Stan Lee is greatly responsible for the most popular trend of contemporary American cinema: the superhero franchise. Since 2000, twenty major Hollywood adaptations of Lee’s co-creations have grossed approximately $10 billion. Since 2001, his oeuvre has provided Hollywood and America with escapist vigilantism. He was recently honored with a star on the Hollywood Walk of Fame, the Visual Effects Society’s 2012 Lifetime Achievement Award, and the PGA’s 2012 Vanguard Award. Accepting his 2012 Lifetime Achievement Award from the Savannah Film Festival, Lee joked, “I deserve it 100 percent!” And he does.

“Lifetime Achievement” suggests finality, but the 89-year-old Lee (who recently received a pacemaker a la Tony Stark) isn’t finished. And neither are his franchises. Many adaptations, prequels, and sequels await release: Iron Man 3 (2013); The Wolverine (2013); Thor: The Dark World (2013); Captain America: The Winter Soldier (2014); The Amazing Spider-Man 2 (2014); X-Men: Days of Future Past (2014); Ant-Man (2015); and The Avengers 2 (2015).

 

Matt Dillon | 2012 Savannah Film Festival Outstanding Achievement in Cinema Award

Born in 1964, Matt Dillon entered the New Hollywood at fourteen as Richie in the controversial Over the Edge (1979). During 1983, he collaborated with titanic auteur Francis Ford Coppola on two movies: The Outsiders and Rumble Fish. Both movies, alongside Gus van Sant’s Drugstore Cowboy (1989) and Cameron Crowe’s Singles (1992), preserve Dillon for Generation X. However, Millennials know Dillon for three dissimilar movies: Wild Things (1998), There’s Something About Mary (1998), and Crash (2004). Of course, these barely highlight his more than fifty performances, which have earned him a Critics Choice Award, two Independent Spirit Awards, and a SAG Award, as well as Academy Award, BAFTA Film Award, and Golden Globe Award nominations. He also directed and co-wrote City of Ghosts (2002), which screened at the 2012 Savannah Film Festival.
——————
▸ STATED PROBLEM 1: In the Savannah Film Festival text, which film did Matt Dillon direct and co-write?
▸ STATED PROBLEM 2: Pick up the Savannah Film Festival text right after its last sentence and keep it going.
These rows come from a separate source, unrelated to the Savannah Film Festival text.

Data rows
——————
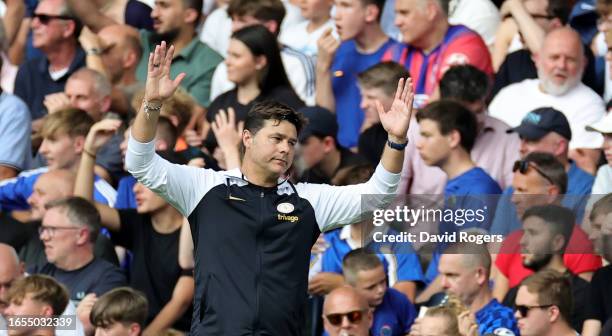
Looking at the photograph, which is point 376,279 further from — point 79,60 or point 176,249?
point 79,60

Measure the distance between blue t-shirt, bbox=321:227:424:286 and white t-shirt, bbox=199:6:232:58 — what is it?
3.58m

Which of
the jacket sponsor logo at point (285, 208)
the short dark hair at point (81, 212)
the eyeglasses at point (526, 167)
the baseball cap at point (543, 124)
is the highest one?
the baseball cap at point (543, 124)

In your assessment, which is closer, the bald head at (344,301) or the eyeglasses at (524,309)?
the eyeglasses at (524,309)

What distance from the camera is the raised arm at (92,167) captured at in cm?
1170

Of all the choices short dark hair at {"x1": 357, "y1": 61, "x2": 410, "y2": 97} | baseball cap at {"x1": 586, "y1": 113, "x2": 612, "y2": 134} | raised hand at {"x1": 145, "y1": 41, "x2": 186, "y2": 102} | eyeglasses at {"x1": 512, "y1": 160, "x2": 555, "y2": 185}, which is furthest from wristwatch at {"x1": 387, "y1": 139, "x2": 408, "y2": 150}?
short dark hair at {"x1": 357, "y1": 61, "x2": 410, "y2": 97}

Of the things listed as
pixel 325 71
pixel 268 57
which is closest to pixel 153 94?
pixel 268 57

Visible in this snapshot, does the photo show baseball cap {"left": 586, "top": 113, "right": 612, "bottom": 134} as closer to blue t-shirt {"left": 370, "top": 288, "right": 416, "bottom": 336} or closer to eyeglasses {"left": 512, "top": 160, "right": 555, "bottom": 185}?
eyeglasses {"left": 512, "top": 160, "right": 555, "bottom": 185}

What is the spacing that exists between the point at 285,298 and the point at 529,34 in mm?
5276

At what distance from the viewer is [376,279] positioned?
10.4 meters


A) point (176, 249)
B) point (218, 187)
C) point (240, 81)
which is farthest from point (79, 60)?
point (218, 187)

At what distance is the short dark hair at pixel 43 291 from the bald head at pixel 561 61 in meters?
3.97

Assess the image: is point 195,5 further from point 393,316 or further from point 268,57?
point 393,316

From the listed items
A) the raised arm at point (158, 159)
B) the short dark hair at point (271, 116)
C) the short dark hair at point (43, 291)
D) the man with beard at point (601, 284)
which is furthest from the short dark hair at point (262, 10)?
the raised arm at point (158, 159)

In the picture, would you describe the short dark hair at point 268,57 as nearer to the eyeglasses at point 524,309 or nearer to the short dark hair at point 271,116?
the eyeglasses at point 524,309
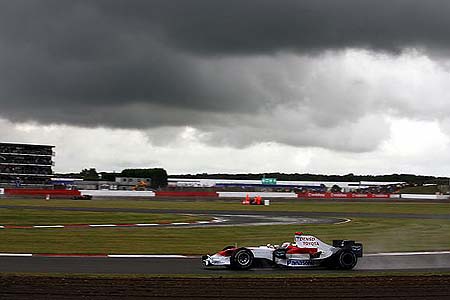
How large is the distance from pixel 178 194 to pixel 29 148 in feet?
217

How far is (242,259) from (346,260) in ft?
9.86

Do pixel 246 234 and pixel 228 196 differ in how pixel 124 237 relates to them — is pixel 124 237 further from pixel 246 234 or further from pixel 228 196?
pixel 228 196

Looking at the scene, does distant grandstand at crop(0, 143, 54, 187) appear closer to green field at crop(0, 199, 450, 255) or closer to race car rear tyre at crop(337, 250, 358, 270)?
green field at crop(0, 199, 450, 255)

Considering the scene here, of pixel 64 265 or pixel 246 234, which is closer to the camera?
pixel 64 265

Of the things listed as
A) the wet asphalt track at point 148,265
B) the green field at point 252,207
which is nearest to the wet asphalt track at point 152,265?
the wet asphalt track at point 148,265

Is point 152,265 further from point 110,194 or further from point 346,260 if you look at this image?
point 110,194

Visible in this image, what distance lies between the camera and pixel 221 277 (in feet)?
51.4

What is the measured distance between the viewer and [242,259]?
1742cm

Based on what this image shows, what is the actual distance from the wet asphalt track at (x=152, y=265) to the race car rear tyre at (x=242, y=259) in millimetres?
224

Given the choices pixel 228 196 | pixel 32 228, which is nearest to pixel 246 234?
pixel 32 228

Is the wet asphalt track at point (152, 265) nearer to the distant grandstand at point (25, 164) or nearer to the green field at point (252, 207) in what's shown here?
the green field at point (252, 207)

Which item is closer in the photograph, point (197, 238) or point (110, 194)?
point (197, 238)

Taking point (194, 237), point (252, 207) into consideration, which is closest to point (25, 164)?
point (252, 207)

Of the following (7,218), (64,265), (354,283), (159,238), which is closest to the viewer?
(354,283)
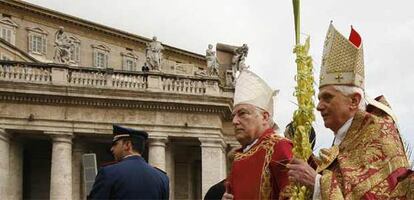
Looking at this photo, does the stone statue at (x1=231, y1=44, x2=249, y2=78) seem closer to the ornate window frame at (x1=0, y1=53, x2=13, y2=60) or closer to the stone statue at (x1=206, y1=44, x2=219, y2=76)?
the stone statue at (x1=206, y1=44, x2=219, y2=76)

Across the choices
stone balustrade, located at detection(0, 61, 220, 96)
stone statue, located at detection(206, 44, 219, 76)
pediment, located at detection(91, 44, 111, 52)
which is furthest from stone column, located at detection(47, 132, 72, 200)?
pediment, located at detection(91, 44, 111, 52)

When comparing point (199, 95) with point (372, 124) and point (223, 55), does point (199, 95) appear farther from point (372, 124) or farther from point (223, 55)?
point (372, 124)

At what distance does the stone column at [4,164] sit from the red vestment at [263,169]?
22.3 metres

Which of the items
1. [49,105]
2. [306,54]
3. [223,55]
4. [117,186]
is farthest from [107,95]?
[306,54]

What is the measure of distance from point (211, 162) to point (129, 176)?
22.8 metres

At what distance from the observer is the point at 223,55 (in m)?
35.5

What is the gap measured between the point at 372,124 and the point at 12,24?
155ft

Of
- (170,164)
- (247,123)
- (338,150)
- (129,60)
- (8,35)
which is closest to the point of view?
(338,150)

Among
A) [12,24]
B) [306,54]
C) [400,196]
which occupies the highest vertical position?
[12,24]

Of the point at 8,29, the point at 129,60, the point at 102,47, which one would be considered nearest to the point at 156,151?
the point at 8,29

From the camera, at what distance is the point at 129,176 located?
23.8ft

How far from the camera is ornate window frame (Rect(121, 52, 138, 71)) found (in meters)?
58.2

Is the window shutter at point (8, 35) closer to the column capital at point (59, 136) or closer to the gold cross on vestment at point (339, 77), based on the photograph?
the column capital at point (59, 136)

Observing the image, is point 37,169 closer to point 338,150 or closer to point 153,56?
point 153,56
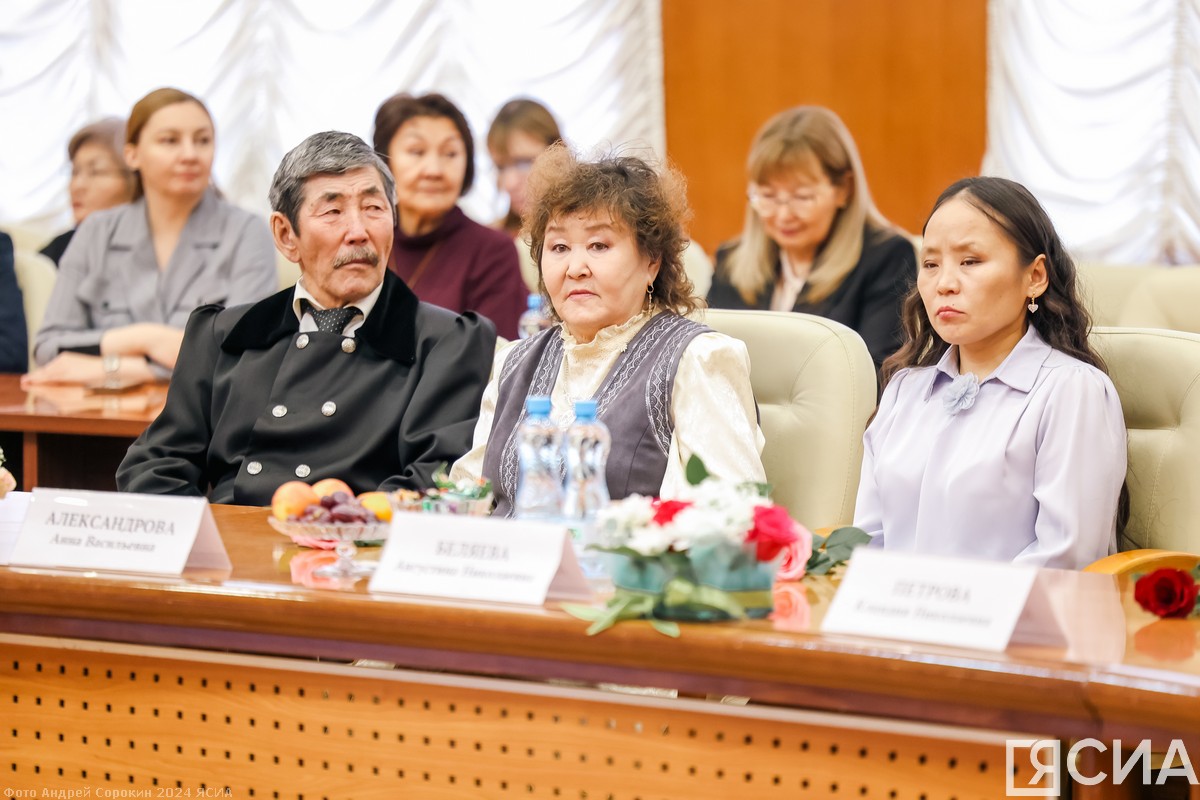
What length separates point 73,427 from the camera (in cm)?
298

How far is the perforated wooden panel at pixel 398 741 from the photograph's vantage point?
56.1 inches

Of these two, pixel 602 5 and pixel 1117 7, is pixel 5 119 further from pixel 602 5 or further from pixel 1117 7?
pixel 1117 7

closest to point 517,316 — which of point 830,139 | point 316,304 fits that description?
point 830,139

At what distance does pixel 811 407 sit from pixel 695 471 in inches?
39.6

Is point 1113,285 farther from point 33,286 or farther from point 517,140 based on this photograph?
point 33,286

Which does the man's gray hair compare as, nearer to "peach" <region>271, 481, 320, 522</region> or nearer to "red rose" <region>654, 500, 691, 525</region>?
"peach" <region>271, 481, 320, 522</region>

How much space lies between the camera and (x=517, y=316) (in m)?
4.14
——————
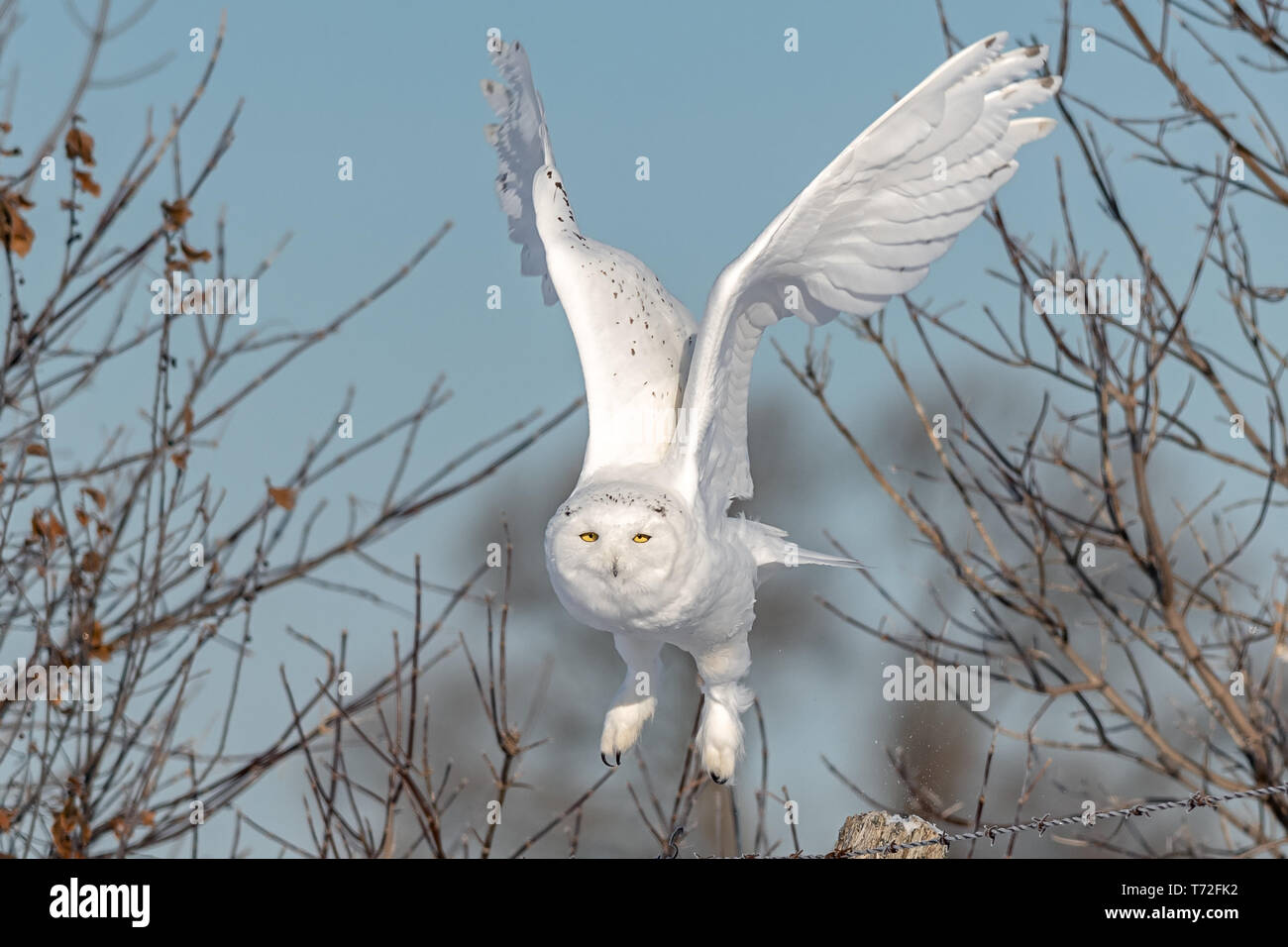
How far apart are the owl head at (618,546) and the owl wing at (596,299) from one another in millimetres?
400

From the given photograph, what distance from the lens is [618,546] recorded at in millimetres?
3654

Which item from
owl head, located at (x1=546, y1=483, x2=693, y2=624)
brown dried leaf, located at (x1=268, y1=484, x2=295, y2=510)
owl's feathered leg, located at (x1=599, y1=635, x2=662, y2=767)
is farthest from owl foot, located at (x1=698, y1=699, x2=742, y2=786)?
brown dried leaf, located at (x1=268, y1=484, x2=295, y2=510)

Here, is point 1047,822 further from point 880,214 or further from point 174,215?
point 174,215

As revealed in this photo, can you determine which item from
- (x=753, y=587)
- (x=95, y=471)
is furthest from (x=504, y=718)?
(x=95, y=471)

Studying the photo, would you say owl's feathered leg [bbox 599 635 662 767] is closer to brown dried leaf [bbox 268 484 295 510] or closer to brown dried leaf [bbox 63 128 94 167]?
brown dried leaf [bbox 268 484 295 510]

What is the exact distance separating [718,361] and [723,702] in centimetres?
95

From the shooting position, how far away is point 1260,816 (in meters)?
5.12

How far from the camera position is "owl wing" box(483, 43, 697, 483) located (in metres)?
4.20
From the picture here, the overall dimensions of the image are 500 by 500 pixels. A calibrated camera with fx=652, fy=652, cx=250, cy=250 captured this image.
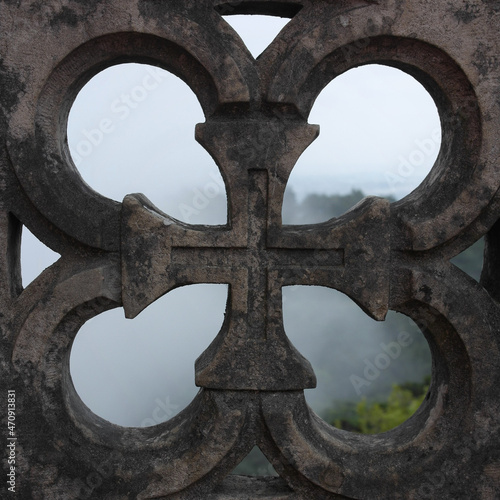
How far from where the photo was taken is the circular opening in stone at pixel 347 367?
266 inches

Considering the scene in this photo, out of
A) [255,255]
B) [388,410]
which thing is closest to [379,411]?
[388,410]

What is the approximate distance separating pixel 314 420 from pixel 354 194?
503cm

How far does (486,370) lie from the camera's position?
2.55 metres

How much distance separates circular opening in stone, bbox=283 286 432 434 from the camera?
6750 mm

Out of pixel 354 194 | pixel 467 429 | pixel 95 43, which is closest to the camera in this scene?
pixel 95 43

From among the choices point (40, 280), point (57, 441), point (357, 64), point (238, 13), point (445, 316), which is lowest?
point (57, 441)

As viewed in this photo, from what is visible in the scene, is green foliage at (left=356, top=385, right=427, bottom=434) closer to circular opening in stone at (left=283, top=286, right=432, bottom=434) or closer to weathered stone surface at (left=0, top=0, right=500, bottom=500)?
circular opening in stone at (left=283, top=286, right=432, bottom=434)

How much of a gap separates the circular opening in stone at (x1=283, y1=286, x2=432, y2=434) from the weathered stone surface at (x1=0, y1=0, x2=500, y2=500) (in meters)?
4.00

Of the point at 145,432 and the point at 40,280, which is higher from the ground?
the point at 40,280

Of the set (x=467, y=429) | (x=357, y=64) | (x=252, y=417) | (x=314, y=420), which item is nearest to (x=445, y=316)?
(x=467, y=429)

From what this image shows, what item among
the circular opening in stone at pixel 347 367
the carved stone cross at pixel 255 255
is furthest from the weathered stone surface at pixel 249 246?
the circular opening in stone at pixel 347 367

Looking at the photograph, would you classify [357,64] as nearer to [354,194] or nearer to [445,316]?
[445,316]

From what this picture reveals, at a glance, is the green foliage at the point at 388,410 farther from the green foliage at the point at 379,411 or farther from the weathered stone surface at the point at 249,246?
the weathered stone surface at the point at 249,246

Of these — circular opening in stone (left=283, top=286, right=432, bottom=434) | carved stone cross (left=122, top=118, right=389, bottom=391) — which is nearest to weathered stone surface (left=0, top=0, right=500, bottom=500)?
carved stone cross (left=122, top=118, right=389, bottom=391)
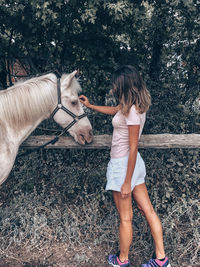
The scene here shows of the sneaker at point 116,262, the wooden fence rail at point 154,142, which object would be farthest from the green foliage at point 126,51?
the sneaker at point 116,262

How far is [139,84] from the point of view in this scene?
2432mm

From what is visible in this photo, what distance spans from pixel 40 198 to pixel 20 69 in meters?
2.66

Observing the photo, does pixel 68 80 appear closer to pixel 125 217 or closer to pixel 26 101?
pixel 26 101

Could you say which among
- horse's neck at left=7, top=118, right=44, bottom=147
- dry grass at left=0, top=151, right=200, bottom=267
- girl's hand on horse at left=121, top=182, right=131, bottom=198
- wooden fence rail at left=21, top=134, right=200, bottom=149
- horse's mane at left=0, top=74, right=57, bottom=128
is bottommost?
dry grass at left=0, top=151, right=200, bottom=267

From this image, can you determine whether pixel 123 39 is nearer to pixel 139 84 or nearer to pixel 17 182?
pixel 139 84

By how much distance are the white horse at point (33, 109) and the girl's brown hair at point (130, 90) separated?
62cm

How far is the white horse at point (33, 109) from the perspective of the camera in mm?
——————
▸ FINAL ANSWER 1: City of Ghosts (2002).

▸ FINAL ANSWER 2:
Diane Lane | 2012 Savannah Film Festival Outstanding Achievement in Cinema Award

Diane Lane’s movie career began under intimidating circumstances. In 1978, George Roy Hill, having directed Butch Cassidy and the Sundance Kid (1969), The Slaughterhouse-Five (1972), The Sting (1973), and Slap Shot (1977), cast the 13-year-old Lane alongside Sir Laurence Olivier in A Little Romance (1979), which screened (and Lane hosted) at the 2012 Savannah Film Festival. In 1983, Lane collaborated with future and fellow honoree Matt Dillon on two Francis Ford Coppola adaptations of S.E. Hinton novels: The Outsiders and Rumble Fish. She worked with Coppola again on The Cotton Club (1984) and Jack (1996). Her most critically acclaimed performance came in 2002 as Connie Sumner in Unfaithful, which earned her Academy Award, Golden Globe Award, and SAG Award nominations. She followed with a fan favorite: Frances in Under the Tuscan Sun (2003), another Golden Globe Award-nominated performance. She recently appeared on HBO’s Cinema Verite (2011), which earned her Primetime Emmy Award, Golden Globe Award, and SAG Award nominations. Lane will next appear as Martha Kent in Zach Snyder’s sure-fire summer blockbuster Superman reboot, Man of Steel (2013).

 

John Goodman | 2012 Savannah Film Festival Outstanding Achievement in Cinema Award

Each year, one actor stands out with a swift series of celebrated performances. Last year, for example, Jessica Chastain emerged from Take Shelter, Coriolanus, The Tree of Life, and The Help. This year, across three months, John Goodman performed in ParaNorman, Argo, Trouble with the Curve, and Flight. But unlike Chastain, Goodman’s been consistent for over three decades. In the cinema, he’s best loved for his five collaborations with the Coen Brothers: Raising Arizona (1987), Barton Fink (1991), The Hudsucker Proxy (1994), The Big Lebowski (1998), and O Brother, Where Art Thou? (2000). The forthcoming Inside Llewyn Davis (2013) reunites the actor with the auteurs for the first time in over a decade. In between, Goodman has remained popular through Disney and Pixar voice acting, as well as recent supporting work in Red State (2011), Extremely Loud and Incredibly Close (2011), and The Artist (2011), which ironically cast the stentorian actor as a (literally) silent movie mogul. On television, he’s been Community‘s Vice Dean Laybourne, Damages‘ Howard T. Erickson, Treme‘s Creighton Burnette, and he won a Primetime Emmy for a guest spot on Studio 60 on the Sunset Strip. His most prolific legacy, however, remains his Golden Globe-winning and seven-time Emmy-nominated nine season run as Dan Connor on Roseanne.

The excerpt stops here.